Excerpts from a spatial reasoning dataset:
════════════════════

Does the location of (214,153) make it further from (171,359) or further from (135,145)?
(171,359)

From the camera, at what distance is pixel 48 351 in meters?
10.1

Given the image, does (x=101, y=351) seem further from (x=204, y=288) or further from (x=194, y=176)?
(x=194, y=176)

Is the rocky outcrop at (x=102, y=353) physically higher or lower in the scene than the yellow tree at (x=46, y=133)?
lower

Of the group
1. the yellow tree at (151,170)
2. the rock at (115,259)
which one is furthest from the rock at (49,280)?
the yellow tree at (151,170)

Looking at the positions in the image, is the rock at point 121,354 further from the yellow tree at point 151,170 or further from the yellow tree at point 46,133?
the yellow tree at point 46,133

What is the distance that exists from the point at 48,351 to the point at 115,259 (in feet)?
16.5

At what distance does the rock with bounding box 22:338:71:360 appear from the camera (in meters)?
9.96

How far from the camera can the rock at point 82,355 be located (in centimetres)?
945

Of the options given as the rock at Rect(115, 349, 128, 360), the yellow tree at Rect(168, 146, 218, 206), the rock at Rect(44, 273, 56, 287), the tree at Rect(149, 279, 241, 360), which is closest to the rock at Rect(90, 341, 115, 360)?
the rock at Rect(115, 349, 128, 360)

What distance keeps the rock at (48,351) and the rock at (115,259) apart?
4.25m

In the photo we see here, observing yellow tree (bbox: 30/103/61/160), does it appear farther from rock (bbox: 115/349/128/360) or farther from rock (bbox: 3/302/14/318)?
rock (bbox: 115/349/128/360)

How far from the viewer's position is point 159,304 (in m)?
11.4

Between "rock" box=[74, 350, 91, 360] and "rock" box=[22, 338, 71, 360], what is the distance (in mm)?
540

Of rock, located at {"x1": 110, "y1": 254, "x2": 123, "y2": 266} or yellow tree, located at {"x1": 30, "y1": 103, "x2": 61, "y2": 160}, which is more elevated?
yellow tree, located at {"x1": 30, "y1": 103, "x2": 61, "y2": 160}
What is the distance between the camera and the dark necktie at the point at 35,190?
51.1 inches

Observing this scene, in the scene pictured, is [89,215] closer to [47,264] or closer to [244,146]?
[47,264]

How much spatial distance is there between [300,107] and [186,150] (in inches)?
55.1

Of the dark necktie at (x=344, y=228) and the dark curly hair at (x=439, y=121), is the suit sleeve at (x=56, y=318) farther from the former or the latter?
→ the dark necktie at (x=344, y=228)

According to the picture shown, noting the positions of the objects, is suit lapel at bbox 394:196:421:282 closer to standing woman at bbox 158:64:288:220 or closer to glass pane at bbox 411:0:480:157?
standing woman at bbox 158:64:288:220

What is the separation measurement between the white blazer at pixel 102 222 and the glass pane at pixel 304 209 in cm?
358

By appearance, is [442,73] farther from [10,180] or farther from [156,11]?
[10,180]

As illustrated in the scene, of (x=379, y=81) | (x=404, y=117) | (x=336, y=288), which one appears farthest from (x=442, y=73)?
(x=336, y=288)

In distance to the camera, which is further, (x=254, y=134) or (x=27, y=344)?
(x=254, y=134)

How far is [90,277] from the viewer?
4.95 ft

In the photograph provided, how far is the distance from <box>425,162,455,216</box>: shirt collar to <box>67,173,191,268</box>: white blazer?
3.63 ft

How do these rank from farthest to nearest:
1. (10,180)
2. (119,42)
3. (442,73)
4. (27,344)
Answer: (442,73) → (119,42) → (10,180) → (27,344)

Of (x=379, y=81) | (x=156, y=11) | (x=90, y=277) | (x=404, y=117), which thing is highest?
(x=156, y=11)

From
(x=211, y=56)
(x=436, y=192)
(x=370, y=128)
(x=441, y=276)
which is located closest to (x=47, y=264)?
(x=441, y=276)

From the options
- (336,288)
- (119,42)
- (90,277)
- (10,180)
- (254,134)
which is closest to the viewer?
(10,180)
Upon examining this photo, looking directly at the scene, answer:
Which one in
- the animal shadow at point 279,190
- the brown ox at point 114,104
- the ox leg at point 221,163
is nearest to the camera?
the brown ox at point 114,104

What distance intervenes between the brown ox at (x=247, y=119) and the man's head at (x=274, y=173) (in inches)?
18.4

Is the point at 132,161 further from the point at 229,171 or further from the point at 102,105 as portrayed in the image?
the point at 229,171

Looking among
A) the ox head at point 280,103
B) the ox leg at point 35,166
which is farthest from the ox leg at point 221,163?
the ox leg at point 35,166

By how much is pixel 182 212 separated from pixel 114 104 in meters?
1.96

════════════════════

Aim of the exercise: Rewrite all the records above as a numbered list, dropping the blank lines.

Task result:
1. Does the location of (214,153) make it further from (171,359) or further from (135,145)?
2. (171,359)
3. From the camera, at what distance is pixel 48 351 in meters?
4. 10.1
5. Given the image, does (x=101, y=351) seem further from (x=204, y=288) or further from (x=194, y=176)?
6. (x=194, y=176)
7. Is the rocky outcrop at (x=102, y=353) physically higher or lower in the scene than the yellow tree at (x=46, y=133)?
8. lower
9. Of the group
10. 1. the yellow tree at (151,170)
11. 2. the rock at (115,259)
12. which one is furthest from the rock at (49,280)?
13. the yellow tree at (151,170)
14. Looking at the positions in the image, is the rock at point 121,354 further from the yellow tree at point 151,170 or further from the yellow tree at point 46,133?
15. the yellow tree at point 46,133
16. What is the distance that exists from the point at 48,351 to the point at 115,259 (in feet)?
17. 16.5
18. At what distance does the rock with bounding box 22:338:71:360 appear from the camera (in meters)?
19. 9.96
20. How far from the camera can the rock at point 82,355 be located (in centimetres)?
21. 945
22. Of the options given as the rock at Rect(115, 349, 128, 360), the yellow tree at Rect(168, 146, 218, 206), the rock at Rect(44, 273, 56, 287), the tree at Rect(149, 279, 241, 360), which is closest to the rock at Rect(90, 341, 115, 360)?
23. the rock at Rect(115, 349, 128, 360)
24. What distance keeps the rock at (48,351) and the rock at (115,259) apart?
25. 4.25m
26. In the photo we see here, observing yellow tree (bbox: 30/103/61/160), does it appear farther from rock (bbox: 115/349/128/360) or farther from rock (bbox: 3/302/14/318)?
27. rock (bbox: 115/349/128/360)
28. How far from the viewer's position is point 159,304 (in m)?
29. 11.4
30. Between "rock" box=[74, 350, 91, 360] and "rock" box=[22, 338, 71, 360], what is the distance (in mm)?
31. 540
32. Of rock, located at {"x1": 110, "y1": 254, "x2": 123, "y2": 266} or yellow tree, located at {"x1": 30, "y1": 103, "x2": 61, "y2": 160}, which is more elevated?
33. yellow tree, located at {"x1": 30, "y1": 103, "x2": 61, "y2": 160}
34. What is the distance between the camera and the dark necktie at the point at 35,190?
35. 51.1 inches
36. Observing this scene, in the scene pictured, is [89,215] closer to [47,264] or closer to [244,146]?
37. [47,264]
38. How much spatial distance is there between [300,107] and [186,150] (in inches)?
39. 55.1
40. Of the dark necktie at (x=344, y=228) and the dark curly hair at (x=439, y=121), is the suit sleeve at (x=56, y=318) farther from the former or the latter?
41. → the dark necktie at (x=344, y=228)
42. According to the picture shown, noting the positions of the objects, is suit lapel at bbox 394:196:421:282 closer to standing woman at bbox 158:64:288:220 or closer to glass pane at bbox 411:0:480:157?
43. standing woman at bbox 158:64:288:220
44. What is the separation measurement between the white blazer at pixel 102 222 and the glass pane at pixel 304 209 in cm?
45. 358
46. By appearance, is [442,73] farther from [10,180] or farther from [156,11]?
47. [10,180]
48. As illustrated in the scene, of (x=379, y=81) | (x=404, y=117) | (x=336, y=288), which one appears farthest from (x=442, y=73)?
49. (x=336, y=288)
50. In distance to the camera, which is further, (x=254, y=134) or (x=27, y=344)?
51. (x=254, y=134)
52. How far is [90,277] from the viewer?
53. 4.95 ft
54. In the photograph provided, how far is the distance from <box>425,162,455,216</box>: shirt collar to <box>67,173,191,268</box>: white blazer?
55. 3.63 ft
56. How do these rank from farthest to nearest:
57. 1. (10,180)
58. 2. (119,42)
59. 3. (442,73)
60. 4. (27,344)
61. Answer: (442,73) → (119,42) → (10,180) → (27,344)
62. Of (x=379, y=81) | (x=156, y=11) | (x=90, y=277) | (x=404, y=117), which thing is highest?
63. (x=156, y=11)
64. From
65. (x=211, y=56)
66. (x=436, y=192)
67. (x=370, y=128)
68. (x=441, y=276)
69. which is located closest to (x=47, y=264)?
70. (x=441, y=276)
71. From the options
72. - (336,288)
73. - (119,42)
74. - (90,277)
75. - (10,180)
76. - (254,134)
77. which is closest to the viewer?
78. (10,180)
79. Upon examining this photo, looking directly at the scene, answer:
80. Which one in
81. - the animal shadow at point 279,190
82. - the brown ox at point 114,104
83. - the ox leg at point 221,163
84. is nearest to the camera?
85. the brown ox at point 114,104
86. What distance intervenes between the brown ox at (x=247, y=119) and the man's head at (x=274, y=173) (in inches)?
87. 18.4
88. Is the point at 132,161 further from the point at 229,171 or further from the point at 102,105 as portrayed in the image?
89. the point at 229,171
90. Looking among
91. A) the ox head at point 280,103
92. B) the ox leg at point 35,166
93. which is farthest from the ox leg at point 221,163?
94. the ox leg at point 35,166
95. By how much is pixel 182 212 separated from pixel 114 104 in meters?
96. 1.96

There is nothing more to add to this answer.